* _Brano fornito_

Ma prima, toccherà vedere quali saranno le forze che emergeranno dalla competizione di maggio, e se sarà realizzabile una maggioranza trasversale in favore di scelte essenziali, che riassumerei così: sì all’euro, ma in un’Unione che abbandoni le politiche di austerità e il Fiscal compact, che si dia istituzioni democratiche e dunque un Parlamento costituente, che faccia nascere una Banca centrale che sia prestatrice di ultima istanza, non continuamente alla mercé del più influente Istituto di emissione nazionale, la Bundesbank tedesca. No all’Europa delle Costituzioni violate e dei cittadini inascoltati, no alla trojka Commissione-Banca centrale-Fondo monetario; sì a un bilancio europeo in crescita, da utilizzare per piani di comuni investimenti in una ripresa economica ecosostenibile, sulla scia della proposta «New Deal 4», che prevede un’Iniziativa di cittadini europei (Ice) sulla base dell’articolo 11 del Trattato di Lisbona. Il che vuol dire, conseguentemente, sì all’’introduzione di una tassa sulle transazioni finanziarie e sull’emissione di anidride carbonica, ma con l’impegno a devolvere il gettito al comune bilancio comunitario. E ancora: no a un Trattato commerciale con gli Stati Uniti che metta fra parentesi le due tasse (Tobin tax e carbon tax) e scavalchi le norme e gli standard di qualità che l’Europa impone al commercio di prodotti nocivi alla salute e al clima, e la cura di servizi pubblici come acqua o energia. Sì, infine, ai diritti dei vecchi e nuovi cittadini europei – e no a un Mediterraneo che già oggi è tomba di decine di migliaia di immigrati.

* _Blocco dati_
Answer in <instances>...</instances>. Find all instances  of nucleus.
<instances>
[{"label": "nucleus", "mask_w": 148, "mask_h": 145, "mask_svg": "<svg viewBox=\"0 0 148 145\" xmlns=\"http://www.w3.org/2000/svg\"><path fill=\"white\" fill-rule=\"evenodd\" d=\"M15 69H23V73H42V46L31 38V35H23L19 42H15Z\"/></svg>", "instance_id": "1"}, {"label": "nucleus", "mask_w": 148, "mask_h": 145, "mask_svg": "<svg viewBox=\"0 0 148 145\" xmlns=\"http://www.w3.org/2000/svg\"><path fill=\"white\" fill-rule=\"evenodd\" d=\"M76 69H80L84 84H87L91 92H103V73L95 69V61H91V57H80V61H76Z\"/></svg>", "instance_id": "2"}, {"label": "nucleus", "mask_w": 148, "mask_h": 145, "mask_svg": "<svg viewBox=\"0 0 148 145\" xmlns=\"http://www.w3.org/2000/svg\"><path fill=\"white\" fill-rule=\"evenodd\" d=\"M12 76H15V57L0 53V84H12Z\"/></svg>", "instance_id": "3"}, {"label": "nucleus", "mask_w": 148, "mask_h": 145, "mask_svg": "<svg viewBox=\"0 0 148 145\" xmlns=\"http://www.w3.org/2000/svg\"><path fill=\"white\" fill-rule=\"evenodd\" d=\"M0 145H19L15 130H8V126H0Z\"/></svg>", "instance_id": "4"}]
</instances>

* _Esercizio scritto A_
Secondo il brano fornito, qual è l'istituto di emissione nazionale più influente?
* _Esercizio scritto B_
Nel brano fornito si nomina la trojka. Indica i suoi componenti.
* _Esercizio scritto C_
Stabilisci se ciascuna affermazione concorda con il brano fornito, rispondendo sì o no e citando le parole decisive del brano: (i) il brano propone di abbandonare l'euro; (ii) il gettito delle tasse sulle transazioni finanziarie e sull'anidride carbonica dovrebbe andare al bilancio comunitario; (iii) la proposta «New Deal 4» si fonda sull'articolo 11 del Trattato di Lisbona.

* _Esito del compito A_
La Bundesbank tedesca.

* _Esito del compito B_
Commissione, Banca centrale, Fondo monetario.

* _Esito del compito C_
(i) No: «sì all’euro».
(ii) Sì: «con l’impegno a devolvere il gettito al comune bilancio comunitario».
(iii) Sì: «che prevede un’Iniziativa di cittadini europei (Ice) sulla base dell’articolo 11 del Trattato di Lisbona».